WHAT THE TASK ASKS: Copy every line from the records below that carries the word "trap".

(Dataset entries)

=== Section Start ===

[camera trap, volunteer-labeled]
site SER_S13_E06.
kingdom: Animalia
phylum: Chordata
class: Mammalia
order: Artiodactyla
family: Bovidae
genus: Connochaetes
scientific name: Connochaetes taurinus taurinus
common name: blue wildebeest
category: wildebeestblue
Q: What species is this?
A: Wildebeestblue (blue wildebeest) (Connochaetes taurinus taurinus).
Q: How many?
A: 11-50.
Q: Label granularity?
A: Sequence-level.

=== Section End ===
=== Section Start ===

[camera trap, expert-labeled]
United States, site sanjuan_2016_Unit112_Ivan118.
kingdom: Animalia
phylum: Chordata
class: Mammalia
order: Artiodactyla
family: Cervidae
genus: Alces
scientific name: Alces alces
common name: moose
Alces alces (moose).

=== Section End ===

ANSWER SECTION:
[camera trap, volunteer-labeled]
[camera trap, expert-labeled]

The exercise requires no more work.